One of the barometers of upstream activity—pressure pumping utilization—sank in 2012, as low natural gas prices choked drilling in some U.S. shale-gas plays. For E&Ps, the lower frac pricing that resulted was a boon in offsetting poor gas prices.

At press time, both E&Ps and fracing companies reporting fourth-quarter earnings were generally more optimistic than in 2012. There was general speculation that a bottom in frac pricing had been reached.

Simmons & Co. International, Houston, said in a late February report that the fracing market had tightened due to frac companies’ newfound capital discipline coupled with the “relentless, inexorable service intensity of unconventional resource development.” They said emerging plays such as the Cline, Utica and Tuscaloosa Marine shales could provide a home for idle/new equipment.

The analysts surveyed E&Ps as well as pressure pumpers. Their discussions confirmed a “healthy inventory” of drilled but uncompleted wells. Their caveat for pressure pumpers: adding capacity in response to a more robust market could destabilize the delicate supply/demand framework.

“What is clear from the fourth-quarter earnings calls is that few, if any, of the public companies (pressure pumpers) intend to add additional new horsepower in 2013,” they said. E&Ps and service firms are emerging from retrenchment in 2013, but cautiously.

Drilling has rebounded a bit in the Marcellus and other gassy plays, with E&Ps capitalizing on the jump in natural gas prices from an average $2.37 in first-half 2012 to $3.40 in fourth-quarter 2012, the analysts said. Encana plans to lift its Haynesville rig count from two to five rigs this year.

E&P procurement teams Simmons visited believe pricing has bottomed. But as term contracts expire, some continue to negotiate declines. One E&P reported renegotiating the contract for one of its term fleets in the Eagle Ford down from $170,000 to $180,000 per stage, to $95,000 to $105,000. A private frac company in the Mississippian Lime play said his per-stage pricing is now $35,000 to $40,000, half of what it was a year ago (based on spot market frac pricing). The same company said its $350,000 bid for a recent job on a well was undercut by $100,000, said Simmons analysts.

In the thirst for cost efficiencies, drawing attention from both E&Ps and fracing companies , especially in the Bakken, is dual-fuel technology. The Energy & Environmental Research Center at the University of North Dakota, in partnership with the North Dakota Industrial Commission and Gas Research Council, the U.S. Department of Energy and several major oil and gas partners, studied using associated petroleum gas for fueling diesel engines powering drilling rigs in North Dakota.

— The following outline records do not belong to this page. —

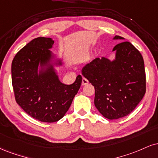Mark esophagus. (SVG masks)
Listing matches in <instances>:
<instances>
[{
    "instance_id": "esophagus-1",
    "label": "esophagus",
    "mask_w": 158,
    "mask_h": 158,
    "mask_svg": "<svg viewBox=\"0 0 158 158\" xmlns=\"http://www.w3.org/2000/svg\"><path fill=\"white\" fill-rule=\"evenodd\" d=\"M89 83L88 80H87V79H85V78H82V81H81V85H86Z\"/></svg>"
}]
</instances>
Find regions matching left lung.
<instances>
[{"mask_svg": "<svg viewBox=\"0 0 158 158\" xmlns=\"http://www.w3.org/2000/svg\"><path fill=\"white\" fill-rule=\"evenodd\" d=\"M113 40H124L115 36ZM113 60L102 56L85 64L81 74L94 86V104L99 113L110 120L130 114L146 93L143 59L130 42L114 47Z\"/></svg>", "mask_w": 158, "mask_h": 158, "instance_id": "8db88e82", "label": "left lung"}]
</instances>
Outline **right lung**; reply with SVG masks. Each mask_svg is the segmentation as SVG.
Listing matches in <instances>:
<instances>
[{"label": "right lung", "instance_id": "1", "mask_svg": "<svg viewBox=\"0 0 158 158\" xmlns=\"http://www.w3.org/2000/svg\"><path fill=\"white\" fill-rule=\"evenodd\" d=\"M54 43L52 38H35L18 51L12 63L17 103L42 122H55L65 115L82 79L79 75L72 85L61 82L56 68L63 63L51 51Z\"/></svg>", "mask_w": 158, "mask_h": 158}]
</instances>
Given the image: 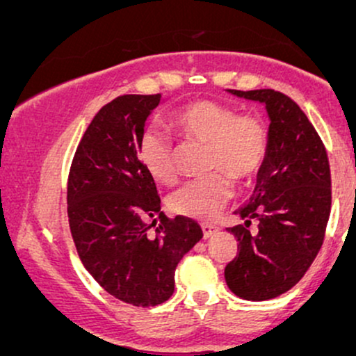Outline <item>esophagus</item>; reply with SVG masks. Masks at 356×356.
I'll return each instance as SVG.
<instances>
[{"label":"esophagus","mask_w":356,"mask_h":356,"mask_svg":"<svg viewBox=\"0 0 356 356\" xmlns=\"http://www.w3.org/2000/svg\"><path fill=\"white\" fill-rule=\"evenodd\" d=\"M202 232H204V238H211V236H214L216 232H218V226H214V224H209V222H204L202 224Z\"/></svg>","instance_id":"obj_1"}]
</instances>
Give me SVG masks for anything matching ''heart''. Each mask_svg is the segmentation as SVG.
<instances>
[{
	"instance_id": "obj_1",
	"label": "heart",
	"mask_w": 356,
	"mask_h": 356,
	"mask_svg": "<svg viewBox=\"0 0 356 356\" xmlns=\"http://www.w3.org/2000/svg\"><path fill=\"white\" fill-rule=\"evenodd\" d=\"M170 125L187 140L206 144V177L187 182L169 199L170 209L181 216L211 219L232 195V182H248L264 165L269 132L257 115H239L231 105L216 100H194L170 115ZM142 165L155 181L172 184L177 177L174 145L169 136L145 130L138 142Z\"/></svg>"
}]
</instances>
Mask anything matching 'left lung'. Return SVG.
I'll use <instances>...</instances> for the list:
<instances>
[{
    "label": "left lung",
    "mask_w": 356,
    "mask_h": 356,
    "mask_svg": "<svg viewBox=\"0 0 356 356\" xmlns=\"http://www.w3.org/2000/svg\"><path fill=\"white\" fill-rule=\"evenodd\" d=\"M266 105L269 150L254 192L234 214L244 224L227 227L238 254L224 269L236 296L264 301L291 289L321 249L332 211L328 154L295 100L271 88L229 90ZM258 220L256 232L250 222Z\"/></svg>",
    "instance_id": "left-lung-1"
}]
</instances>
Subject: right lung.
I'll use <instances>...</instances> for the list:
<instances>
[{
	"mask_svg": "<svg viewBox=\"0 0 356 356\" xmlns=\"http://www.w3.org/2000/svg\"><path fill=\"white\" fill-rule=\"evenodd\" d=\"M161 102V93L122 95L104 105L76 147L67 187L83 266L108 295L140 308L172 296L179 261L202 238L194 219L161 212L154 177L138 155L147 118Z\"/></svg>",
	"mask_w": 356,
	"mask_h": 356,
	"instance_id": "right-lung-1",
	"label": "right lung"
}]
</instances>
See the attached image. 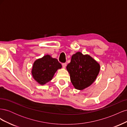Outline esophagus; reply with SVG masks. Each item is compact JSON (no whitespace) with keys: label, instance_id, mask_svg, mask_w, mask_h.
Masks as SVG:
<instances>
[{"label":"esophagus","instance_id":"1","mask_svg":"<svg viewBox=\"0 0 127 127\" xmlns=\"http://www.w3.org/2000/svg\"><path fill=\"white\" fill-rule=\"evenodd\" d=\"M66 63H63V64H62V66H63V67L64 68H65V67H66Z\"/></svg>","mask_w":127,"mask_h":127}]
</instances>
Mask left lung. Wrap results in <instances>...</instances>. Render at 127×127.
Segmentation results:
<instances>
[{
    "label": "left lung",
    "instance_id": "left-lung-1",
    "mask_svg": "<svg viewBox=\"0 0 127 127\" xmlns=\"http://www.w3.org/2000/svg\"><path fill=\"white\" fill-rule=\"evenodd\" d=\"M71 82L77 90H83L95 81L100 70L99 64L88 55L78 52L72 56L67 66Z\"/></svg>",
    "mask_w": 127,
    "mask_h": 127
}]
</instances>
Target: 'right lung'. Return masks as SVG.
Masks as SVG:
<instances>
[{"label":"right lung","mask_w":127,"mask_h":127,"mask_svg":"<svg viewBox=\"0 0 127 127\" xmlns=\"http://www.w3.org/2000/svg\"><path fill=\"white\" fill-rule=\"evenodd\" d=\"M61 67V64L57 59L46 55L34 63L32 74L38 83L44 85L50 81L57 70Z\"/></svg>","instance_id":"add662e5"}]
</instances>
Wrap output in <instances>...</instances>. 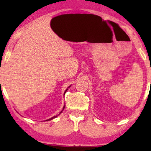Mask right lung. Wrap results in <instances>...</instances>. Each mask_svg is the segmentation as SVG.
<instances>
[{
  "instance_id": "add662e5",
  "label": "right lung",
  "mask_w": 151,
  "mask_h": 151,
  "mask_svg": "<svg viewBox=\"0 0 151 151\" xmlns=\"http://www.w3.org/2000/svg\"><path fill=\"white\" fill-rule=\"evenodd\" d=\"M70 86H68V88H69V87H70ZM68 88H67V89H66V90L65 91V93H64V94H65V93H66V91H67V90H68ZM65 105H64V106H63V110H62V111H61V112H60V114L61 113V112H63V110H64V109H65ZM57 116H53V117H52V118H50V119H47V120H46V121H50V120H52V119H55V118H56V117H57Z\"/></svg>"
}]
</instances>
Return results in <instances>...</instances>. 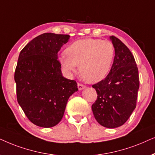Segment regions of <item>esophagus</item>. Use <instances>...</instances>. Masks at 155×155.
I'll list each match as a JSON object with an SVG mask.
<instances>
[{"mask_svg": "<svg viewBox=\"0 0 155 155\" xmlns=\"http://www.w3.org/2000/svg\"><path fill=\"white\" fill-rule=\"evenodd\" d=\"M77 86H78V88H79V91H81L86 88V86H84V85H83V84H78Z\"/></svg>", "mask_w": 155, "mask_h": 155, "instance_id": "esophagus-1", "label": "esophagus"}]
</instances>
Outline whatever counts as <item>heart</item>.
<instances>
[{
  "label": "heart",
  "mask_w": 155,
  "mask_h": 155,
  "mask_svg": "<svg viewBox=\"0 0 155 155\" xmlns=\"http://www.w3.org/2000/svg\"><path fill=\"white\" fill-rule=\"evenodd\" d=\"M61 54L58 61L69 75L76 71L88 83H97L106 77L112 67L115 57L114 45L109 40L84 38L76 40Z\"/></svg>",
  "instance_id": "heart-1"
}]
</instances>
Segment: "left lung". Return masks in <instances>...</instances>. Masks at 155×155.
Wrapping results in <instances>:
<instances>
[{"instance_id": "8db88e82", "label": "left lung", "mask_w": 155, "mask_h": 155, "mask_svg": "<svg viewBox=\"0 0 155 155\" xmlns=\"http://www.w3.org/2000/svg\"><path fill=\"white\" fill-rule=\"evenodd\" d=\"M110 40L115 47V57L106 79L92 86L98 94L91 108L99 124L108 128L123 125L136 107L140 81L133 54L114 36Z\"/></svg>"}]
</instances>
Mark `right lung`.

The 47-day demonstration showed a fuel-related savings of nearly $60,000 over the 47-day period (more than $1,200 per day) because of the lower value of associated petroleum gas relative to diesel, and a reduction in overall air emissions.

The Simmons analysts called dual-fuel-capable engines a theme for 2013, allowing frac companies to run their fleets on both diesel and natural gas. They look for E&Ps to drive the transition, because fuel costs often are about 10% of a frac work ticket.

Frac companies are testing similar technology. Simmons said Patterson-UTI Energy Inc. has an agreement with Pennsylvania General Energy to convert 16 frac units to dual fuel—7% natural gas and 30% diesel—paring fuel costs for the fleet to 25% of the cost had it run solely on diesel. “PGE intends to drill 35 to 40 Marcellus wells in 2013 and expects to save 750,000 gallons of diesel a year, or 55% of the diesel in its fracing operations,” the analysts said.

Overall, Simmons looks for E&P capex in 2013 to hold steady with 2012, with WTI in the mid-$90s and gas prices in the low $3s. It estimates $59.4 billion in drillbit capex for calendar-year 2013, compared to $65.5 billion in 2012. Its E&P coverage universe also has nearly $55 billion in cash and undrawn lines of credit, with E&Ps tapping the equity window.

The analysts expect service intensity to continue, with an “explosion in horizontal-directed work in 2012” in the Permian Basin, where leading E&Ps are testing 10,000-foot laterals. In the Eagle Ford, EOG is increasing lateral lengths from an average of 4,000 feet to 5,500 feet—requiring more stages and more proppant volumes. The analysts said COG recently completed a 35-stage frac in the Marcellus, and in the Tuscaloosa Marine shale, Encana plans to boost proppant per stage from 360,000 to 600,000 pounds.

With that intensity will come higher service costs for E&Ps.